Assessment of Futility

The futility decision in stage I is based on the occurrance of a large successive string of non-responders. The size of the string of patients is determined by the first box of the calculator. In the default example we consider a minimal response rate of 20% and a single-sided significance level of 0.05. The 5% or 10%, 1-sided level is often used in early phase designs but the calculator permits other choices of the significance level. For these choices, a 14 patient first stage is recommended.

Continuation into Second Stage

The second stage sample size can be determined at the start of the trial should resource committments for this stage need to be made prior to the start of the first stage. This can be done through the use of a 50% response rate when computing the second stage sample size, as this yields the worst case margin of error (standard error) in estimation. Alternately the second stage sample size can be computed using data in the first stage to get a narrower, yet somewhat conservative, margin of error. Here instead of 50%, Gehan uses an SE estimator obtained using the Wald Normal Approximation based 75% Upper Confidence Limit of the stage I response rate. For details see documentation in this note. The user can choose either method to assess the second stage sample size through the drop-down for the ‘Method for Computing Second Stage Size’. When ‘Conservative Using Stage I Data’ is chosen (as we have) the fields for the actual Stage I size and the number of responders allow entry of data. They are blacked out otherwise.

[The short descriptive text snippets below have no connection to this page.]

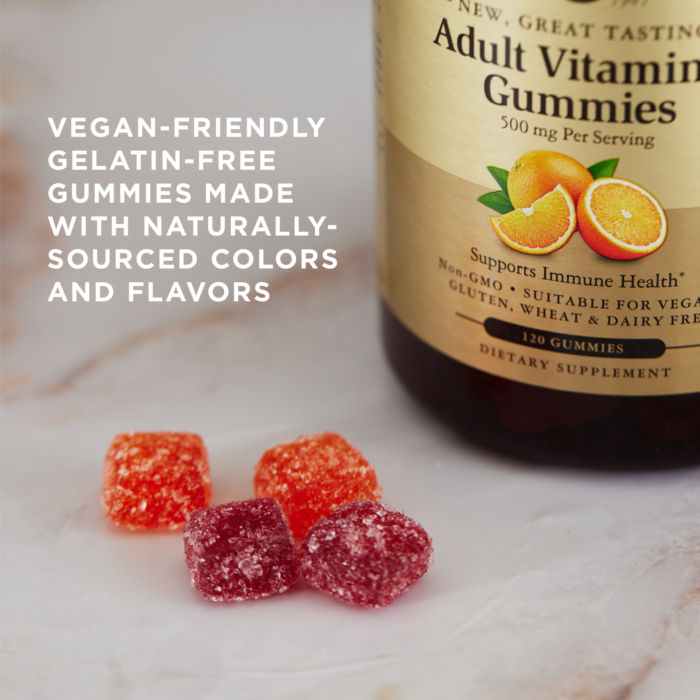 Four sugar-encrusted Solgar Adult Vitamin C gummies on a marble surface. Text overlaid reads 'vegan-friendly gelatin-free gummies made with naturally sourced colors and flavors'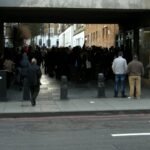 Jobseekers queue outside a Jobcentre Plus office in Camden, London.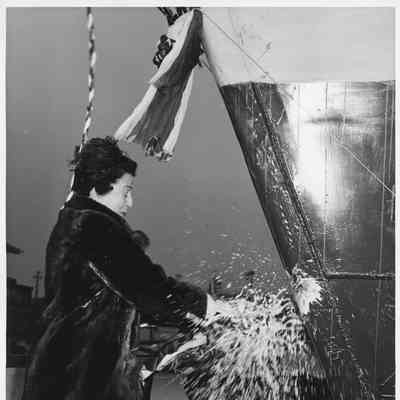 Woman sponsoring vessel at Leathem D. Smith Shipbuilding Co.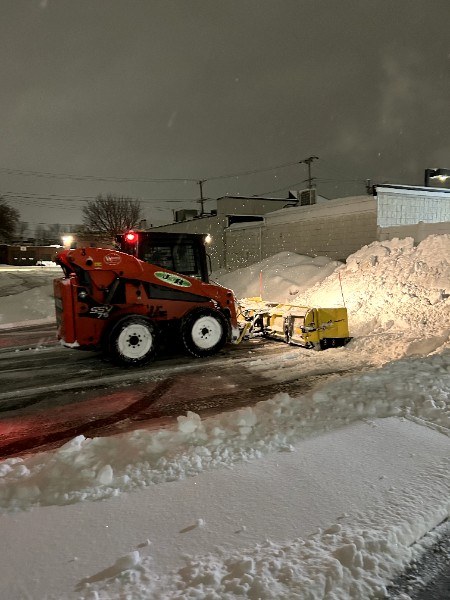 J and R skid steer pushing snow banks during a night storm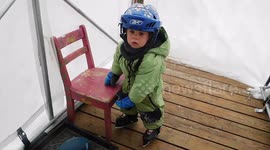 Baby's first time walking in ice skates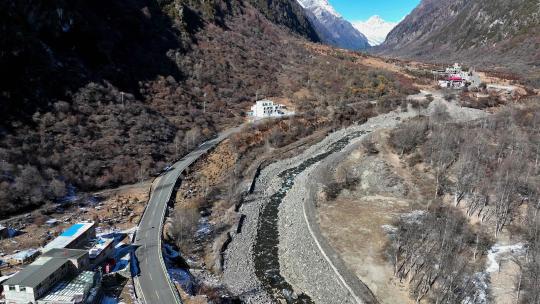 航拍四姑娘山双桥沟雪山下的藏式村寨民居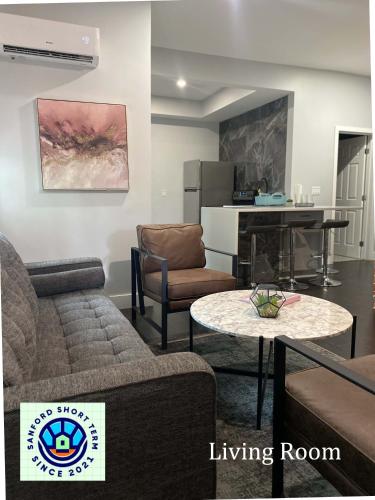 a living room with a couch and a table at The Front Porch in Sanford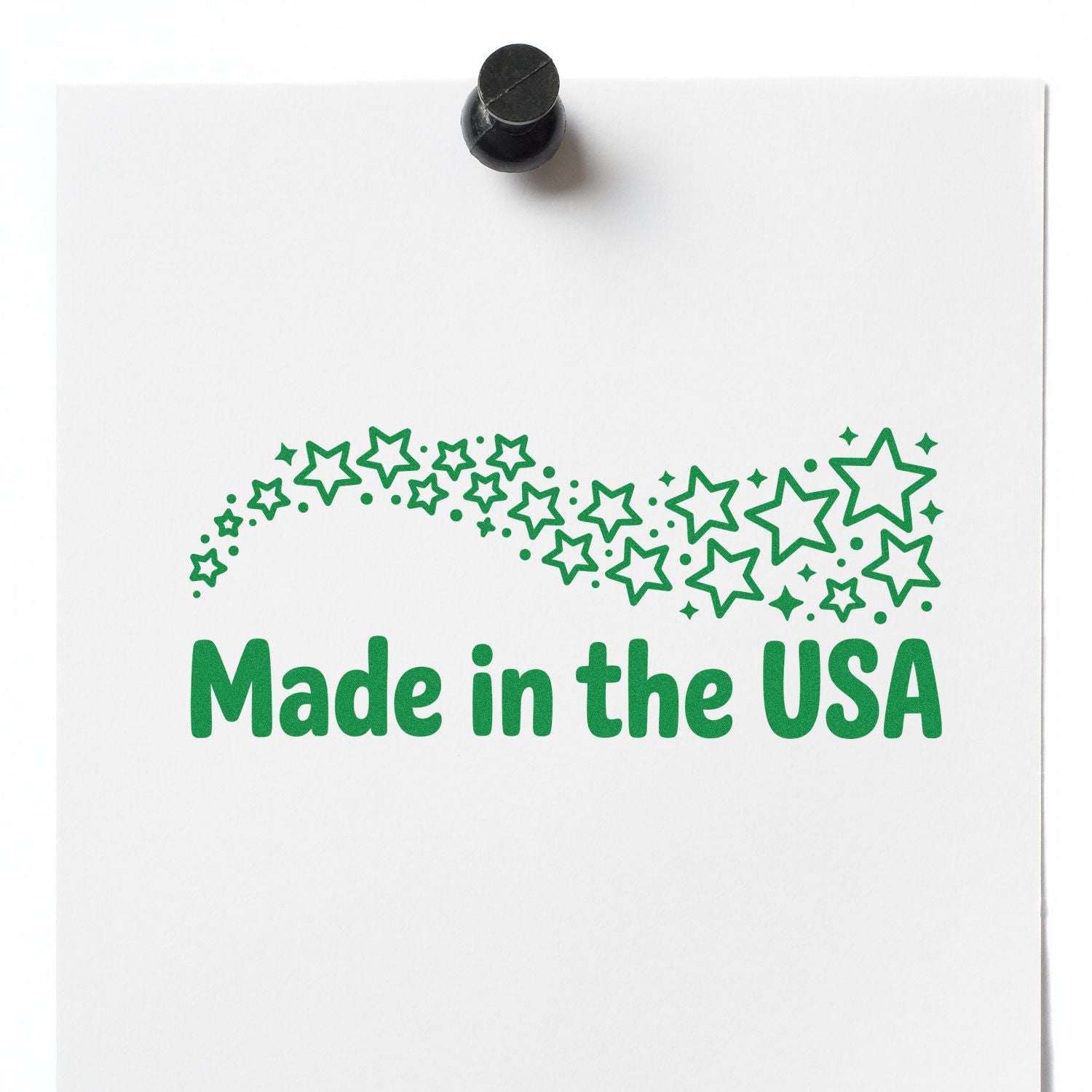 Green Made in the USA stamp with stars on white paper, topped by a black seal-style stamper.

We have N1 = 15 and 2 responders entered. The planned number may sometimes differ from actuals (15 here instead of 14) and the data field allows for the entry of a different sample size from that planned. As an aid to the user, the calculator computes the SE corresponding to a trivial second stage of 1 patient. The user should enter, in the next field, an SE less than this when specifying a maximum margin of error. A further aid is the width of the 90% Confidence Interval (CI) associated with this SE in estimation. In the default setting of this calculator we have a standard error of 6%, which is less than the SE we obtain for the trivial second stage of 10.6%. The 90% CI width corresponding to the maximum 6% margin of error is 9.9%. The second stage sample size computes as 35, with a total sample size of 50.

Analysis on Trial Completion

The third box of the calculator allows for the determination of the CI estimate of the proportion responding once the trial terminates. You can enter the final sample size and the final number of responders to obtain either a Wald Normal Approximation Interval or a Wilson Score Interval at the required confidence level. The Wilson score interval estimate has similar improved optimality properties like some of the CI estimation procedures that analysts would use, for smaller samples, instead of the Normal Approximation estimate. The optimality of the latter improves with larger sample sizes. Further, the confidence limits for the Wilson method are bounded between 0% and 100%. For the Wald limits, we reset limits to this range should smaller proportions/sample sizes lead to confidence limits outside this plausible range. A total sample size of 51 with 6 responders, corresponds to a 90% Wilson’s Score based CI of (6.21%, 21.17%), around an estimate of 11.76%.

Edit the blue cells in the spreadsheet and enter your data and the calculations in the spreadsheet will refresh. Ensure that the blue cells entries in each box reflect your context rather than default values.